Menurut Wapres, berhasil atau tidaknya suatu bangsa sangat ditentukan
oleh berhasil atau tidaknya membangun manusia keluarga yang berkualitas,
sedangkan kualitas manusia ditentukan keterampilan dan pengetahuannya. Wapres
juga mengajak kepada seluruh keluarga di Indonesia untuk memantapkan langkah
menggerakkan kembali sejumlah program seperti Program Kependudukan, Keluarga
Berencana, dan Pembangunan Keluarga di Tanah Air.
Hal itu harus diteguhkan kembali. Pasalnya, jika program-program itu
diarahkan untuk pengendalian jumlah penduduk dan pengaturan jarak kelahiran,
peningkatan kualitas penduduk, hingga peningkatan pendapatan keluarga sejahtera
dan pemberdayaan ekonomi keluarga melalui kegiatan bina keluarga yang meliputi
balita, anak remaja dan lansia. Tak kalah penting adalah penerapan pendidikan
dalam keluarga. Pasalnya, selama ini sekolah bernama keluarga masih dipandang
sebalah mata.
Kak Seto atau Seto Mulyadi pernah menjelaskan bahwa pendidikan dalam
keluarga dan peran orang tua sangat berpengaruh terhadap perkembangan anak. Ini
ilmu sederhana, namun jarang orang memahaminya. Karena saat ini, masyarakat
hanya mengandalkan pendidikan formal saja. Padahal, pendidikan itu terbagi
tiga, yaitu pendidikan dalam keluarga, di sekolah dan pendidikan di masyarakat.

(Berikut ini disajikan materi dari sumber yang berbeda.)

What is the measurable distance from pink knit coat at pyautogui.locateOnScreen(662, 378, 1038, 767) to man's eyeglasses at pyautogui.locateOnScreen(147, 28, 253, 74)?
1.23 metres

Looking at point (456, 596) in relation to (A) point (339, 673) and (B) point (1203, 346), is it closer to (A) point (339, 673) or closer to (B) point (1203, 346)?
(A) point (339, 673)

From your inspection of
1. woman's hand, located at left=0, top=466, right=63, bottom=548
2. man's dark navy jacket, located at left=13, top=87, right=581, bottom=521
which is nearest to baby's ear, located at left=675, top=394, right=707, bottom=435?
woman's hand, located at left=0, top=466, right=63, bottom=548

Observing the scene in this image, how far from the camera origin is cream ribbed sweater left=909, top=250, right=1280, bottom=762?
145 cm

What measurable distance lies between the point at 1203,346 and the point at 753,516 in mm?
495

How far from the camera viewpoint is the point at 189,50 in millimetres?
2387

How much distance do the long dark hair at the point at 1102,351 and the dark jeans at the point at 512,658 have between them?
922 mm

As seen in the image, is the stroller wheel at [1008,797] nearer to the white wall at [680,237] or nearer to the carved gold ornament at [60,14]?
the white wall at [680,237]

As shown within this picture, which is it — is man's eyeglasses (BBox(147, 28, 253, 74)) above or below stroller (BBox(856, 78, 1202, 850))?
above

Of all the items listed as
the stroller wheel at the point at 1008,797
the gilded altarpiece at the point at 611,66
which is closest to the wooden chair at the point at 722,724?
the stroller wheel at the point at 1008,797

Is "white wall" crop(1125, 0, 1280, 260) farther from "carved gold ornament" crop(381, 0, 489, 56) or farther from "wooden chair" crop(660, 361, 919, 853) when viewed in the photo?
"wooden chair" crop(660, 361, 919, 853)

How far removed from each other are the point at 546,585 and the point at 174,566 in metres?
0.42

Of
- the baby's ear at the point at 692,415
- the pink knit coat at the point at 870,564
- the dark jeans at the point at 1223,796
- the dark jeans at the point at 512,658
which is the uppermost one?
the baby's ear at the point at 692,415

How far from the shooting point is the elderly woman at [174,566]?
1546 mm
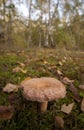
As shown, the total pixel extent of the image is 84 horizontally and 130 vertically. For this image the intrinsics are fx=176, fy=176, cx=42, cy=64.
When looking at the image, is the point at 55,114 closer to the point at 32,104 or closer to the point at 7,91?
the point at 32,104

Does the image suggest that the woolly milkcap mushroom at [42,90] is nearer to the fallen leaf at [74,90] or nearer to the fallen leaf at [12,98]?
the fallen leaf at [12,98]

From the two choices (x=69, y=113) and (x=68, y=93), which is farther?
(x=68, y=93)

Memang logis, selain faktor kesibukan dan pengetahuan, orang tua memang
lebih simpel dan mudah mendidik anaknya lewat pendidikan formal. Kebiasaan para
orangtua dalam memberikan pendidikan bagi anaknya sejak kecil, akan berdampak
langsung bagi perkembangan daya pikir dan karakter sang anak kelak. Sebab
setiap manusia pasti akan mengingat dan selalu melakukan hal pertamakali ia
kenal, terutama apa yang diajarkan orangtuanya di rumah.
Pendidikan Keluarga
Keluarga merupakan lingkungan bagi manusia untuk pertama kali mengenal
interaksi dengan manusia lain. Pendidikan informal ala keluarga, senantiasa
diberikan orangtua kepada anaknya agar sang anak kelak memiliki bekal ketika
menginjak pendidikan formal yang diajarkan di sekolah. Banyak hal diberikan
orangtua kita tentang yang wajar kita ketahui dan lakukan sejak kita kecil. Membaca
doa, berhitung, mengenali benda di sekitar kita, hingga baca tulis juga kerap
dikenalkan orangtua kepada anaknya meskipun sang anak masih berusia belia.

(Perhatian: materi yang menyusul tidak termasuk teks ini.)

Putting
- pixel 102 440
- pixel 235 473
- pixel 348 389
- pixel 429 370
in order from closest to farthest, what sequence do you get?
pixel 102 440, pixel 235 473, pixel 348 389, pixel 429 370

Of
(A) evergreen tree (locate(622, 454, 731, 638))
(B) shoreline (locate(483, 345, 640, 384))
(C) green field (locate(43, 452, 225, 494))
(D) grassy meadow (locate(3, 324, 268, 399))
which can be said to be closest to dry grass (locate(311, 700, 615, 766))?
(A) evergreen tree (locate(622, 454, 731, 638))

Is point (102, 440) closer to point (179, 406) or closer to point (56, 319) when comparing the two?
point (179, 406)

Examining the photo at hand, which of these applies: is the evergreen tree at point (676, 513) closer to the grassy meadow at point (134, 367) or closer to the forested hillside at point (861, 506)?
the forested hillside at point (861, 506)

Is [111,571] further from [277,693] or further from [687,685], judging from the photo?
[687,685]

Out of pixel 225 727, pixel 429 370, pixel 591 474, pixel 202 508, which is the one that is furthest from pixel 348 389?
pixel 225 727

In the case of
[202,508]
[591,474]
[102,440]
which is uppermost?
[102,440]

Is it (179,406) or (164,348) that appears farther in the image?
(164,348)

Adolf Hitler (1889-1945) juga menyarankan bahwa ketika ada kediktatoran
pemerintah maupun birokrat, maka rakyat harus mendaulatnya sendiri. Artinya,
jika pemerintah tak mampu menyekolahkan anak, maka merekalah yang harus siap
menjadi guru bagi anak-anaknya. Jika didikan dari kecil kepada anak diberikan
dengan baik dan sesuai dengan apa yang seharusnya mereka dapatkan, niscaya hal
itulah yang akan menjadi cerminan baginya ke depan dalam menjalani kehidupan di
tengah masyarakat.
Jika didikan yang diberikan orangtua kepada anaknya jauh dari norma
kesopanan, kesusilaan, bahkan norma agama, percayalah, si anak kelak akan
kurang terbiasa dalam menjalani kehidupan yang berorientasi pada kesopanan
maupun nilai-nilai agama. Apabila kita cermati lebih jauh lagi,
sesungguhnya karakter yang selalu dimiliki oleh manusia merupakan cerminan
bagaimana mereka dididik oleh orangtuanya jauh sebelum mereka menginjak bangku
sekolahan.
Memang tidak bisa kita pungkiri, peran guru juga berpengaruh dalam
memberikan pengetahuan kepada siswanya dalam menunjang kecerdasan dan membantuk
karakter siswa, namun yang tidak boleh kita lupakan adalah pendidikan ala
keluarga yang sebenarnya lebih dominan dalam membentuk karakter anak di masa
datang. Ketika anak sewaktu kecil senantiasa dihadapkan pada keributan yang
dilakukan oleh orangtuanya, maka mental pembangkang dan bengal akan terpatri
dalam jiwanya karena ia kurang mengenal dunia kasih sayang akibat orangtuanya
selalu bertengkar. Baginya, pertengkaran merupakan hal yang lumrah dan
dibenarkan karena orang terdekatnya saja selalu melakukan hal itu bahkan di
hadapannya.
Akan tetapi, apabila orang tua selalu menunjukan sikap harmonis dan
penuh kasih sayang dalam menjalankan kehidupan sehari-hari, maka anak tersebut
akan memiliki mental yang penuh dengan cinta kasih dalam menjalankan
kehidupannya kerana ia menganggap hanya dengan kasih sayanglah kehidupan ini
harus dilalui sebagaimana yang ia lihat kehidupan keluarganya dalam kehidupan
sehari-hari.
Sikap kejujuran yang ditanamkan oleh orangtua sejak si anak kecil, juga
akan berdampak panjang dalam hidupnya karena baginya melakukan kebohongan
merupakan hal yang tabu karena tidak pernah diajarkan dan sangat takut pada
sanksi yang akan didapat karena memang tidak pernah melakukan sebelumnya.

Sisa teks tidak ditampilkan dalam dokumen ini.